Revising the novel to meet Lipskar's specifications would be such a laborious undertaking that it would make more sense to begin writing a new novel, crafted to his sensibilities. The Chinese Dalai Lama clone is a pretty respectable thriller meme, I think. I looked over those first few chapters I typed in December, coming down off my manic creative jag – Esmond Ridenour, the tortured Brit art historian restoring the ruined gomba in Mustang, his menage-a-trois with the blonde and glacial Grace (his ex-wife) and the dead climber Fitter – all strong, interesting stuff, from chapter 2.
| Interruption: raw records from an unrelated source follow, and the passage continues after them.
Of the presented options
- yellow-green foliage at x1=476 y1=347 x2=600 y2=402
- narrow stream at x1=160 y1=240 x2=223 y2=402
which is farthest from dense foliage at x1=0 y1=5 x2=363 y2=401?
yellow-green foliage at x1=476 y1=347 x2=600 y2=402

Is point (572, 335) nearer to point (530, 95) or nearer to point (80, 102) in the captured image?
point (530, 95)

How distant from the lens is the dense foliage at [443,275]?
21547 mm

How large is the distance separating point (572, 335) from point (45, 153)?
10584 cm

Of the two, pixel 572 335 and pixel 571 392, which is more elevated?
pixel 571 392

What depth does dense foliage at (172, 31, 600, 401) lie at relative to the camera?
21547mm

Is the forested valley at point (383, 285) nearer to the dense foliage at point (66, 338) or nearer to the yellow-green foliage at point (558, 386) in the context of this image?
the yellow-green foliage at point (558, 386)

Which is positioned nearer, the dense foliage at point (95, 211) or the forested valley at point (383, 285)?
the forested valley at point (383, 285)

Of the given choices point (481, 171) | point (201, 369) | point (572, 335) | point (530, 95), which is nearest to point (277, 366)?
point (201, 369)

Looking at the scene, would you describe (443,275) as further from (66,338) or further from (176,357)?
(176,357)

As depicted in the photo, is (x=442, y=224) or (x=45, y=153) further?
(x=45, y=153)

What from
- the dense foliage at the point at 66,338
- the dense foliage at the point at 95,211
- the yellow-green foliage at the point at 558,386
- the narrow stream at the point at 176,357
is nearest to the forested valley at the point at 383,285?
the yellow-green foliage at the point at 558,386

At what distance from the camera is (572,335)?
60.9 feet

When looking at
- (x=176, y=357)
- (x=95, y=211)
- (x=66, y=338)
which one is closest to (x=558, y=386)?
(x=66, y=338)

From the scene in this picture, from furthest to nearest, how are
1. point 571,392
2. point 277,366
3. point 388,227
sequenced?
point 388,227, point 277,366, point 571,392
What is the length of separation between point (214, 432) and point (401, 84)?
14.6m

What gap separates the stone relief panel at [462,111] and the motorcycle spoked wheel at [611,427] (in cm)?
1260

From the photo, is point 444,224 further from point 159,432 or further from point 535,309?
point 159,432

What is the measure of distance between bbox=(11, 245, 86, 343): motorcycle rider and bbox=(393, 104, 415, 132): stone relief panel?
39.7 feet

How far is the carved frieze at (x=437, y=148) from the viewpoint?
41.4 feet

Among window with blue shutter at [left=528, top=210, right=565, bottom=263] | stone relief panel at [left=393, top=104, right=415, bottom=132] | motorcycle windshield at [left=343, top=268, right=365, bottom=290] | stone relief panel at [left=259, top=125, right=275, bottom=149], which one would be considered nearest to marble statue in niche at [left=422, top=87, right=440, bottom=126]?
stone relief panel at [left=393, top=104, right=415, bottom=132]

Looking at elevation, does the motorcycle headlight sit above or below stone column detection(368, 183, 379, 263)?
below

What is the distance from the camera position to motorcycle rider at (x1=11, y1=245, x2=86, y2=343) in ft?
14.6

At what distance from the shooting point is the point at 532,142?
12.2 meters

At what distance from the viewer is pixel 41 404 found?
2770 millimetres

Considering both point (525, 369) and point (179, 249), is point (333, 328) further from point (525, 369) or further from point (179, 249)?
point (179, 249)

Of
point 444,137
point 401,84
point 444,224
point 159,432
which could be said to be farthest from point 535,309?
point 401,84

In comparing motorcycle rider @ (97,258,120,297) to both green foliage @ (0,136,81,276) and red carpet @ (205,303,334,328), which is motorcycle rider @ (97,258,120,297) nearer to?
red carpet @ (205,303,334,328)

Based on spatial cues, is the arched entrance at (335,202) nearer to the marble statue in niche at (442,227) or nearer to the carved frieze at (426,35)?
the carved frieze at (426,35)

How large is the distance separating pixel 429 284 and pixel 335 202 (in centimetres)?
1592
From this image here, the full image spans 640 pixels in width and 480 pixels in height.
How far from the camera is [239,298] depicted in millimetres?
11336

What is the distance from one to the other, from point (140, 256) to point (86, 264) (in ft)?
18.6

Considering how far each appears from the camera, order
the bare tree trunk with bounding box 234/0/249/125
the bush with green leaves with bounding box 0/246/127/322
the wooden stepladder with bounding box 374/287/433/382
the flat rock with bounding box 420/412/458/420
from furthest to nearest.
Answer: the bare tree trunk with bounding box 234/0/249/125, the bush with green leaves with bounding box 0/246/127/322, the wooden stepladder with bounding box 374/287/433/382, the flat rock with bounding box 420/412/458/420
Chapter 1 is useless – the discovery of the body of a dead Chinese scientist, written through the POV of a 12 year old boy who never reappears again. I think what might work here instead would be a kind of Bruce Shoemaker introject – a rich, American Marxist, deliberately playing poor, who works a program manager for a foundation that gives grants to projects throughout India and Nepal. The foundation funds the restoration of an ancient Buddhist monastery in Mustang (which I will rename) and Chapter 1 covers his trip from the airport in Katmandu to the small town of Lo Dzong.